The second major feature of course is the coronavirus and people being scared that the global market is going to slow down drastically. All things being equal though, I do think that’s a transitory issue, but the central bank loosening policy is much more substantial and more of a long-term driver higher. The $1600 level above is a major resistance barrier, so having said that I think that a daily close above that level would signify more buyers coming into the market as it would be a breach of a major resistance barrier. Because of this, it will probably take several attempts to get above there, but I would also point out that there are a confluence of support levels underneath.

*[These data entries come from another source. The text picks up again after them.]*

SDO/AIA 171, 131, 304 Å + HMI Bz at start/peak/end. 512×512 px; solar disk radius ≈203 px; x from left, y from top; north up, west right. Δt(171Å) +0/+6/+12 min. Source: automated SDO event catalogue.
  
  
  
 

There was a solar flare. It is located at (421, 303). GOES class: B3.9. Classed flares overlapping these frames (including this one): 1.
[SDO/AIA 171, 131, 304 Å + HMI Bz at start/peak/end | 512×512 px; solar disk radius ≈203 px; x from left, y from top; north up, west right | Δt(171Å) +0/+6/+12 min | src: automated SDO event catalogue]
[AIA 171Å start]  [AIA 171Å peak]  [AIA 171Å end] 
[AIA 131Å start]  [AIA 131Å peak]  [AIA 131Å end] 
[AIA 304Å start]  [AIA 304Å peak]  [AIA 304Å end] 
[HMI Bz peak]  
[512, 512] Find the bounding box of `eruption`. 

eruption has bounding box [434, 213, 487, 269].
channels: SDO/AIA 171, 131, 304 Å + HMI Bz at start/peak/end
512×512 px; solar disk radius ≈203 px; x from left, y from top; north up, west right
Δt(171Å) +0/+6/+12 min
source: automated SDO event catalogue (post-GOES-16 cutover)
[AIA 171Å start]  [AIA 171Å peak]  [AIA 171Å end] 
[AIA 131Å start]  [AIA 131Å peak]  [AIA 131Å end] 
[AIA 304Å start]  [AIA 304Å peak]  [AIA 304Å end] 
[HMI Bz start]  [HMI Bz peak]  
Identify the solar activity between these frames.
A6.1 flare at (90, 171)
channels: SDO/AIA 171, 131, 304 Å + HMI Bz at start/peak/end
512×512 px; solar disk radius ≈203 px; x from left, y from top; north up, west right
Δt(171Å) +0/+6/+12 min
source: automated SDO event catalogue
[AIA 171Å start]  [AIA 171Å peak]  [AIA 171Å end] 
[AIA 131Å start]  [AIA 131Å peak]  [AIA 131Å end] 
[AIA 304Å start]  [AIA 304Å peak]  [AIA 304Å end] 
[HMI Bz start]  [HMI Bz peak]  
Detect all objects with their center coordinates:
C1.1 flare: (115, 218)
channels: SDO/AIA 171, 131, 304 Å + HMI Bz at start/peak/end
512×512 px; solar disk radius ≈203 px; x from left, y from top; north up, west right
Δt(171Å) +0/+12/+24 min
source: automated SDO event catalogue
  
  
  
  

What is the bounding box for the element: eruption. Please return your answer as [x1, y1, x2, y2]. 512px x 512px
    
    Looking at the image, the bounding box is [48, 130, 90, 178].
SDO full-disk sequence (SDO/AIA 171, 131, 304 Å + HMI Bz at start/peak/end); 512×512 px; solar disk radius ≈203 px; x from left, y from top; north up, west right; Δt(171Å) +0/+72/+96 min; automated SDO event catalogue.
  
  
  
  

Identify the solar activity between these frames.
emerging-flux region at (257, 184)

The 50 day EMA is starting to reach towards the $1550 level, which is an area that has offered quite a bit of support. Ultimately, even if we do break down below there, I think that the market sees even more support at the $1500 level. The $1500 level is currently attracting the 200 day EMA, so that is something to pay attention to as well. I think that this market will continue to see a lot of buyers looking for value, and as a result you should look it dips as potential buying opportunities. I have no interest in shorting this market until we break down below the $1500 level, perhaps even the $1450 level. I think that a lot of things would have to change for gold to suddenly be a market you should be selling, and I would even go further to suggest that perhaps we are in the midst of an ascending triangle which of course is a very bullish sign as well. That being the case, the market should continue to offer plenty of opportunity as the headlines will continue to throw the market back and forth, but longer-term directionality is most certainly to the upside.